- [Selected extract]
A Three-Minute Speech: Lincoln's Remarks at Gettysburg
Illustrations by Albert Lorenz
Non-fiction chapter book
Ages 7 to 10
Simon and Schuster, 2003, 0-689-85622-9
The story of the new democracy in the new country began in such a grand way and with such wonderful words full of hope and great optimism. Unfortunately for the United States, slavery was already a necessary evil for many, an evil they were not willing to relinquish. Though slavery and the words "all men are created equal" contradicted one another, the government did its best to avoid the issue, allowing slavery to persist. It was inevitable however, that the matter would have to be settled at some time and when that time came there was anger, and fear, which was followed by strife and then war.
It was a war unlike any other and it tore families apart. On and on it dragged with enormous numbers of men dying on the battlefield and because of disease and bad food. One battle which was a turning point in the war took place in a little town in Pennsylvania. It was here, in Gettysburg, that the President, Abraham Lincoln, gave a famous speech which became known as the Gettysburg Address.
The speech itself was surprisingly short and yet its power is something which is still talked of today. It has been quoted over and over again and is considered to be one of the greatest speeches ever given.

- [Task to complete] Write the next part of the piece above on Lincoln's Gettysburg speech, starting right after its final sentence.

- [Given information]
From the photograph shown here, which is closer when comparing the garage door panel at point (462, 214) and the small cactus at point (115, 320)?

...

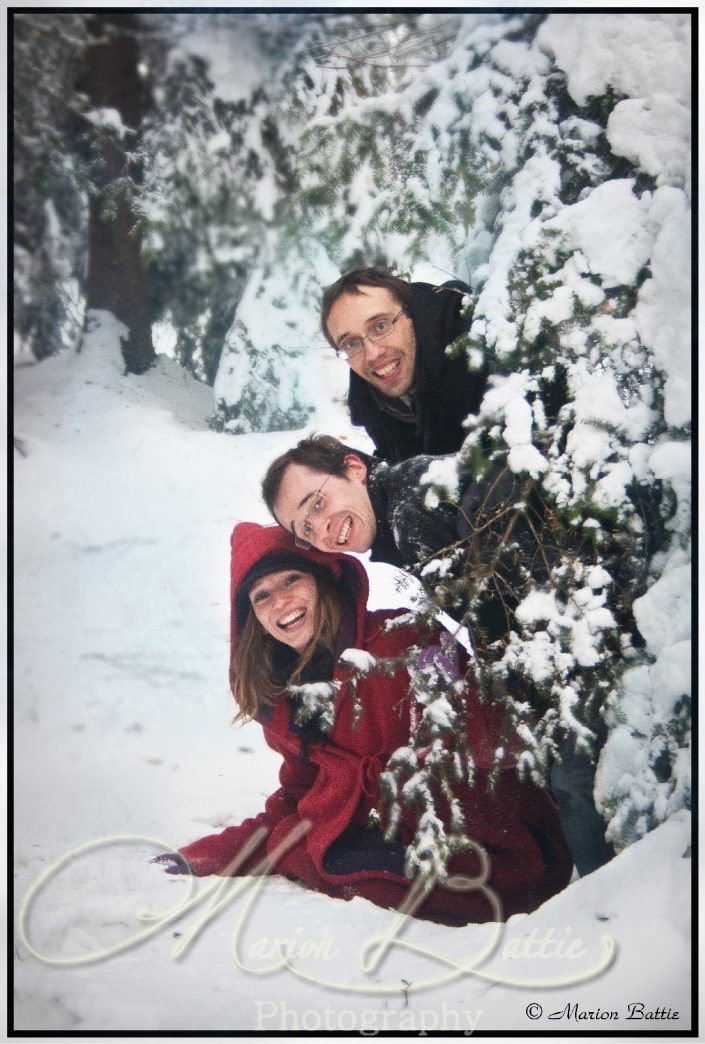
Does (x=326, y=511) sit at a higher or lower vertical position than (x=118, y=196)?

- [Result]
By discussing the ideas of the Founding Fathers, slavery, the civil war, and the battle of Gettysburg, in a conversational style which will appeal to young readers, the author shows us how the ideals of democracy were born in the United States and then how they were shown to have practical flaws. Though the concept of "all men are created equal" is a wonderful one, the existence of slavery made a mockery of it. By including the actual speech at the back of the book, the author lets his readers see for themselves what all the fuss is about, and why this speech moved so many people then, and continues to move people now. This book will give young readers a real taste for how history can be brought to life when it is placed in the hands of a great storyteller.
This is one of the excellent "Milestone" Books.